Пошел день, разрешили ложиться нам вечером. И настала минута — сказать. Плакала, но тихонько, сил не было. "В педиатрический? Мама, а девочки там знакомые будут? — сидела, по-старушечьи сгорбясь. Тамара осторожно натягивала чулки и рукой проводила по голени затаенно ласково. Обернулась ко мне — взгляд горящий, рыдающий, опустила голову, нахлобучила темные волосы. Чтобы ты не увидела. "Мама, а какие девочки? Таня будет? Света? — Не дождавшись, сама же отрешенно ответила: — Света поправилась… все поправились… — помолчала. — Мама, а Андрюша, правда, не умер? Правда, что его увезли?" — "Увезли… правда", — сказал я. И ведь правда: в гробу.
И вошли мы под сень вековых тополей, в перешепот их и в молчание.
"Но продуман распорядок действий". Шли, держа тебя за руки, вдоль забора, облезлого, старого.
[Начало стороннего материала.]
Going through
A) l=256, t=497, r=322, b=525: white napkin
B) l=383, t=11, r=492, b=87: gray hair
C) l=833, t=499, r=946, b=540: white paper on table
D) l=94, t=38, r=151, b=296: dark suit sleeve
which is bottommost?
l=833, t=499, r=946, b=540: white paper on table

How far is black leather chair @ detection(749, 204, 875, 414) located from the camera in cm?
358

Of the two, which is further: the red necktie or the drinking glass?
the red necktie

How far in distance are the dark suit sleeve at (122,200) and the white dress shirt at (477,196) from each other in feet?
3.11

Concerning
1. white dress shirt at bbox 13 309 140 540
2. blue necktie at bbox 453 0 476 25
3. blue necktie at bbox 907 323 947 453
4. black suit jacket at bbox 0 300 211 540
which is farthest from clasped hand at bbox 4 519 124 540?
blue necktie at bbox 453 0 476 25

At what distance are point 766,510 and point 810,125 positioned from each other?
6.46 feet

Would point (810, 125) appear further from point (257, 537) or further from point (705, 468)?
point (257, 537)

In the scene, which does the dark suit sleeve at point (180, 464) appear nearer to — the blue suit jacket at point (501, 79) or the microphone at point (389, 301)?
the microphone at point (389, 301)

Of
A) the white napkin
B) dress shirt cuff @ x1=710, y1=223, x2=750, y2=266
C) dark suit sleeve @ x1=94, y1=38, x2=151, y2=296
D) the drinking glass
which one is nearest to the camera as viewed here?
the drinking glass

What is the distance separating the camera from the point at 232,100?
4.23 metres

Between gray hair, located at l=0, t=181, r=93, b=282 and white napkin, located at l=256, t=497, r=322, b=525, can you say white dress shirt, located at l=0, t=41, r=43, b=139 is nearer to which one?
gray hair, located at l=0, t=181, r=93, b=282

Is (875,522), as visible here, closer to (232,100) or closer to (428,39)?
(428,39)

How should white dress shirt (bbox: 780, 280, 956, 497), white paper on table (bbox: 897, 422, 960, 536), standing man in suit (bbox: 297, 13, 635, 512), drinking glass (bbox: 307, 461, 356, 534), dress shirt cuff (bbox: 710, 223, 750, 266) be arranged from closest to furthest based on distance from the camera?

Тополя высоченные глухо роптали. А пчу грачи не вьют гнезда здесь? А пчу, скажите, не нравятся им эти исполинские дерева? Все тут есть: дымы городские, бачки выгребные, медицинская помощь. Нет, не вьют, не галдят, не детятся. Насмотрелись, что ли? Или всюду царит он, всеобщий закон, и никто не в силах быть умнее своей судьбы? И когда родилась ты, мне казалось, что, ежели не в писаниях, то в тебе обманул я судьбу. Слишком сильно, бывало, я думал: когда становилось тошно, что ничего не выходит, забивался под твое неоперенное крылышко — пусть уж так, зато ты у меня, ты, и хватит. Но когда мы ловчим с судьбой, то труда себе не даем замечать этого. Живем, и вся недолга. Когда же она поступает с нами, говорим обиженно: как жестоко нас обманула судьба. Это так, это нам не дано поступать с нею. Разве что в поговорочке: "Человек хозяин своей судьбы". Но сие из газет, для газет. Даже грустное: "Если бы молодость знала, если бы старость могла", — толкует совсем о другом. О том, что сложить бы иначе, по-новому. Но, скажу вам, печь голландскую, в кафеле или русскую с сыто гудящим челом, и лежанку нехитрую, или вовсе мангалку из двух кирпичей сложить можно. Но судьба — про другое. Не про то, что "написано" на роду, не про то, что станется, а то, что случилось, сложилось. И чего уж иначе не вывернешь. Потому что не властен. Нет, не Рок — но Постфантом. Сперва случится, сложится, потом скажут: на роду было написано. Хорошо, а ежели глянуть иначе: отойти назад и вперед посмотреть. Вот тогда получится Рок, предопределенность.
Никакой не писатель, никакой не служака и уж вовсе не чивый кормилец, я отнять от себя даже сам одного не смогу: что отцом был. Далеко-далеко не предельным: свое личное вовсе не меньше любил. И представить себя лишь "в кругу семьи", среди множества чад — и помыслить не мог. Нет, увольте. Да, сидел месяцами на дачах, да, готовил, гулял, постирывал, но все это вынужденно, спихнуть не на кого было. Это как — нормально? Да, считаю, что да. Ненормально стало, когда в тебя вцепилась болезнь.
Но каким-то отцом и я был. А теперь и того более. Вот недавно, когда мороз завернул под двадцать, напялил подштанники; собираясь после суток домой, вышел из душа и, как водится, тупо задумался. Будто со стороны на себя глянул, прошептал, чтобы Гоша внизу не расслышал: "Ниобея в кальсонах".
Положили тебя не в твою, не в Андрюшину — в Витину келью, и оттуда всплывало весеннее, жалобное: "Дя-енька, по-цитай книзецьку… дяенька, хоцю ябъяцька…" Вот, лежал он, сердечник, не двигался, а Салунин скакал на пружинах: ма-каенов, макаенов! А потом встал Витенька, такой шустрый гамен, забегал, заголосил на всю клинику. Да, по-живому умирать можно и по-мертвому выздоравливать.